◆ Текст документа:
У Толстого было несметное число дуэлей: он был разжалован одиннадцать раз. Чужой жизнью он дорожил так же мало, как и своей. Во время кругосветного морского путешествия он поссорился с командиром корабля, Крузенштерном, и вздумал возмущать против него команду. Крузенштерн позвал его.
– Вы затеяли опасную игру, граф, – сказал он, – не забудьте, что мои права неограниченны: если вы не одумаетесь, я буду принужден бросить вас в море.
– Что за важность! – отвечал Толстой. – Море такое же покойное кладбище, как и земля.
Крузенштерн был человек добрый и, решившись прибегнуть к последним мерам лишь в случае крайней необходимости, сделал еще попытку к примирению.
– Граф, – сказал он Толстому. – Вы возмущаете команду; отдайтесь на мою ответственность, и если вы не дадите мне слова держать себя иначе, я вас высажу на необитаемый остров: он уже в виду.
– Вы, кажется, думаете меня запугать! – крикнул Толстой. – В море ли вы меня бросите, на необитаемый ли остров высадите, мне все равно; но знайте, что я буду возмущать против вас команду, пока останусь на корабле.
Делать было нечего: Крузенштерн приказал причалить к острову и высадил Толстого, оставив ему, на всякий случай, немного провианта. Когда корабль удалился, Толстой снял шляпу и поклонился командиру, стоявшему на палубе.
Остров оказался, однако, населенным дикарями, среди которых граф Федор Иванович прожил довольно долго. Тоска по Европе начала его разбирать. Бродя раз по морскому берегу, он увидел, на свое счастье, корабль, шедший вблизи, и зажег немедленно костер. На корабле увидели сигнал, причалили и приняли Толстого.
В самый день своего возвращения в Петербург он узнал, что Крузенштерн дает бал, и ему пришло в голову сыграть довольно оригинальный фарс. Он переоделся, приехал к своему врагу и встал в дверях залы. Увидев его, Крузенштерн не скоро поверил глазам.
– Граф Толстой, вы ли это, – спросил он наконец, подходя к нему.
– Как видите – ответил незваный гость. – Мне было так весело на острове, куда вы меня высадили, что я совершенно помирился с вами и приехал даже вас поблагодарить.
Вследствие этого эпизода своей жизни он был назван американцем.

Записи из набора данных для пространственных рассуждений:

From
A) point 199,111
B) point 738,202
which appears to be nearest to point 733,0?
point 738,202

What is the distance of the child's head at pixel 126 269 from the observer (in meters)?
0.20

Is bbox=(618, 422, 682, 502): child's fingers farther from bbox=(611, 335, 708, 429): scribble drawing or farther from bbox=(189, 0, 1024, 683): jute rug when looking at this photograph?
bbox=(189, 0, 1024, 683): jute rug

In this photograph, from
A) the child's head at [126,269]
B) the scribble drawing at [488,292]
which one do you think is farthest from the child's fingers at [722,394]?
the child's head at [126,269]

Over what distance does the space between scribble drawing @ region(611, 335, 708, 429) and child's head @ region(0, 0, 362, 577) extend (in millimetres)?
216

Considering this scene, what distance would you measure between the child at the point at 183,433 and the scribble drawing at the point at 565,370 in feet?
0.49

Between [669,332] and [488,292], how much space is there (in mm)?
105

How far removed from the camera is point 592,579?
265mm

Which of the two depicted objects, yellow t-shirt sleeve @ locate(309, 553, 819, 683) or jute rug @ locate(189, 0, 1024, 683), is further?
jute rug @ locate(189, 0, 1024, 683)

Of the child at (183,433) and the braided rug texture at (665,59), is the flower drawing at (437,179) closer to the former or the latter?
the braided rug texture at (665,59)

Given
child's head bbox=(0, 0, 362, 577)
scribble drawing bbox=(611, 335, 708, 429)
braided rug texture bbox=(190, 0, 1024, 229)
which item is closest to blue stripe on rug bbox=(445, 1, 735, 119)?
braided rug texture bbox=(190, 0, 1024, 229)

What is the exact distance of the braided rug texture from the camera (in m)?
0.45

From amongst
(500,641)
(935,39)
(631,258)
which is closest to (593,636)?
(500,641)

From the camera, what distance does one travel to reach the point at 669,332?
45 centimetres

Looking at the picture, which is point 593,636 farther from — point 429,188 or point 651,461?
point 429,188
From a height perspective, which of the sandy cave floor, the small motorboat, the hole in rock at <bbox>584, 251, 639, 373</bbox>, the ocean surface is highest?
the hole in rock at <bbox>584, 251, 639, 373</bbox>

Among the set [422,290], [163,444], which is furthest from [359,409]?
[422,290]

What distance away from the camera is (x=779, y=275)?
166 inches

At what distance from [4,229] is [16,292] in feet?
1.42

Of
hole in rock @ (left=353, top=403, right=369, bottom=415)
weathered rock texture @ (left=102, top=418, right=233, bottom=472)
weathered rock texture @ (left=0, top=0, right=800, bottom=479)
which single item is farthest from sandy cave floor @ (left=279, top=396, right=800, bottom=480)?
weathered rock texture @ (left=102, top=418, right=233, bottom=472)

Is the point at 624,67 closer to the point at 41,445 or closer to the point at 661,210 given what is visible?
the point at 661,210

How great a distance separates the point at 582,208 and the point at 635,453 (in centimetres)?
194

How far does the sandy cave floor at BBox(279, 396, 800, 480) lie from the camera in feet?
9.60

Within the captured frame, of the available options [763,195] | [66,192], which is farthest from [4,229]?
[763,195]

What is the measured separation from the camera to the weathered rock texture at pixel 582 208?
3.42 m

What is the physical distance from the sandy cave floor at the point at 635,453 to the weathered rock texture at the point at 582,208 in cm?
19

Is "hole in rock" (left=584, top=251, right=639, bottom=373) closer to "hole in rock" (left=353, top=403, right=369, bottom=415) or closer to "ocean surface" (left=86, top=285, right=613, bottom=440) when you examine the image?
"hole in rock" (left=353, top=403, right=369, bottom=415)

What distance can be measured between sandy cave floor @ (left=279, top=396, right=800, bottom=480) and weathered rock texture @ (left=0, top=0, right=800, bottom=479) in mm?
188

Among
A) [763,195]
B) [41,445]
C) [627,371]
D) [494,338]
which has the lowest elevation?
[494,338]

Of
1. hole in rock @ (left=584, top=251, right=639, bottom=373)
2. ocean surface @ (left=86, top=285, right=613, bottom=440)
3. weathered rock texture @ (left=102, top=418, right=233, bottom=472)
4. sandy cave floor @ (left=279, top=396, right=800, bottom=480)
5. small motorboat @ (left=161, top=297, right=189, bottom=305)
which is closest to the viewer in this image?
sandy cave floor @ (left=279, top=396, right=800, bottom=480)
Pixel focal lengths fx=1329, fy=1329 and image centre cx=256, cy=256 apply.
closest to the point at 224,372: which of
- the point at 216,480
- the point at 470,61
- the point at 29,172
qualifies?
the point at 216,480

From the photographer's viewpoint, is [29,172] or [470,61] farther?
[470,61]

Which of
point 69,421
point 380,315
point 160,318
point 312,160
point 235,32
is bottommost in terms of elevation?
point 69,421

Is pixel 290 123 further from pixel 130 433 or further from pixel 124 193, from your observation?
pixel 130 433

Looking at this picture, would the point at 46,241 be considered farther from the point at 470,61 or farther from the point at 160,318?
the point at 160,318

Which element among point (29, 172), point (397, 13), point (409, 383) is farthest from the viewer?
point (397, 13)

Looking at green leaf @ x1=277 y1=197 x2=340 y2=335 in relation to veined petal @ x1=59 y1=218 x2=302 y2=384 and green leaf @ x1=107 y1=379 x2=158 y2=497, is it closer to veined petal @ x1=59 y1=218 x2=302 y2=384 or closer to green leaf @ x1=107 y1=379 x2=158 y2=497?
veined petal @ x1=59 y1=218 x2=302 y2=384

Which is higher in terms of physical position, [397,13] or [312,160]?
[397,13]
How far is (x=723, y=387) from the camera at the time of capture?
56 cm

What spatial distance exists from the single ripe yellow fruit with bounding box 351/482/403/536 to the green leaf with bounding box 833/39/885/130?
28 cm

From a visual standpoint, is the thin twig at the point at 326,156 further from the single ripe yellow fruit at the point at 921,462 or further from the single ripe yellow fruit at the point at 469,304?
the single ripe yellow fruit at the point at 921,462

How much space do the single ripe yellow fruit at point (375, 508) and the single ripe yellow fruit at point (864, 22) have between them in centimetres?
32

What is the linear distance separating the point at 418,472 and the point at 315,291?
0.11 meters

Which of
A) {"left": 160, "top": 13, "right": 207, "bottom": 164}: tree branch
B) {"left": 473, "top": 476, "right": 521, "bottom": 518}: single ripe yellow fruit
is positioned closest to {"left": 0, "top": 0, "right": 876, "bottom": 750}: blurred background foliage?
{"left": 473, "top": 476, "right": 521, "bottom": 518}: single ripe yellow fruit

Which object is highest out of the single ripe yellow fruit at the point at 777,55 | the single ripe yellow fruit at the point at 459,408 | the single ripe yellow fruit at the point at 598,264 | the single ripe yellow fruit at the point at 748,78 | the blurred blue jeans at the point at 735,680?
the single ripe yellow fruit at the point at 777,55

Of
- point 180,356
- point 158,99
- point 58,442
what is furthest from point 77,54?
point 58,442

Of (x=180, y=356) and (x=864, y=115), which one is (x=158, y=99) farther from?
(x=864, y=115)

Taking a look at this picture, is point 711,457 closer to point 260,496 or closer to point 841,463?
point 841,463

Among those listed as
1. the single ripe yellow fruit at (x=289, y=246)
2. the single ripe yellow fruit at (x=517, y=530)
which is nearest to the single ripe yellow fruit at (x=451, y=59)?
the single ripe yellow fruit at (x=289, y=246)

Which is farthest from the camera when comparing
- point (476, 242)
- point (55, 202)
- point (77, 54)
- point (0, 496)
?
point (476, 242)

◆ Задания к упражнению:
A. Перепишите дословно фрагмент текста о графе Толстом от «Делать было нечего: Крузенштерн» до «стоявшему на палубе.».
B. Напишите продолжение текста о графе Толстом, начиная сразу после его последнего предложения.
Записи к этому упражнению отношения не имеют.

◆ Ответы по заданиям:
A.
Делать было нечего: Крузенштерн приказал причалить к острову и высадил Толстого, оставив ему, на всякий случай, немного провианта. Когда корабль удалился, Толстой снял шляпу и поклонился командиру, стоявшему на палубе.

B.
Граф Толстой и Нащокин обменялись, в знак вечного союза, кольцами и дали друг другу слово, что тот из них, который почувствует приближение смертного часа, вызовет другого, чтобы умереть у него на руках. Первый на очереди стоял Толстой. Когда, по его настоятельному требованию, доктор ему объявил, что его дни сочтены, Толстой велел написать немедленно Нащокину, что умирает и ждет его.
Нащокин жил тогда в деревне. Кто-то заметил вполголоса в спальне Толстого, что его задержит, вероятно, плохое состояние дорог. Граф Толстой услышал эти слова и сказал:
– Его ничто не задержит! Будь он на том краю света, он приедет, лишь бы не лежал, как я, на смертном одре.
Нащокин действительно не замедлил явиться в Москву и не отходил от умирающего до последней минуты.
За обедом, на котором гостям удобно было петь с Фигаро из оперы Россини: Cito, cito, piano, piano (т. е. сыто, сыто, пьяно, пьяно), Американец Толстой мог быть, разумеется, не из последних запевальщиков. В конце обеда подают какую-то закуску или прикуску. Толстой отказывается. Хозяин настаивает, чтобы он попробовал предлагаемое, и говорит: «Возьми, Толстой, ты увидишь, как это хорошо; тотчас отобьет весь хмель». – «Ах, Боже мой! – воскликнул тот, перекрестясь, – да за что же я два часа трудился? Нет, слуга покорный; хочу остаться при своем».
Какой-то родственник его, ума ограниченного и скучный, все добивался, чтобы он познакомил его с Денисом Давыдовым. Толстой под разными предлогами все откладывал представление. Наконец, однажды, чтобы разом отделаться от скуки, предлагает он ему подвести его к Давыдову. «Нет, – отвечает тот, – сегодня неловко: я лишнее выпил, у меня немножко в голове». – «Тем лучше, – говорит Толстой, – тут-то и представляться к Давыдову», – берет его за руку и подводит к Денису, говоря: «Представляю тебе моего племянника, у которого немного в голове».
Он же (Ф. И. Толстой) в одно время, не знаю, по каким причинам, наложил на себя епитимью и месяцев шесть не брал в рот ничего хмельного. В самое то время совершились в Москве проводы приятеля, который отъезжал надолго. Проводы эти продолжались недели две. Что день, то прощальный обед или прощальный ужин. Все эти прощания оставались, разумеется, не сухими. Толстой на них присутствовал, но не нарушал обета, несмотря на все приманки и на увещевания приятелей, несмотря, вероятно, и на собственное желание.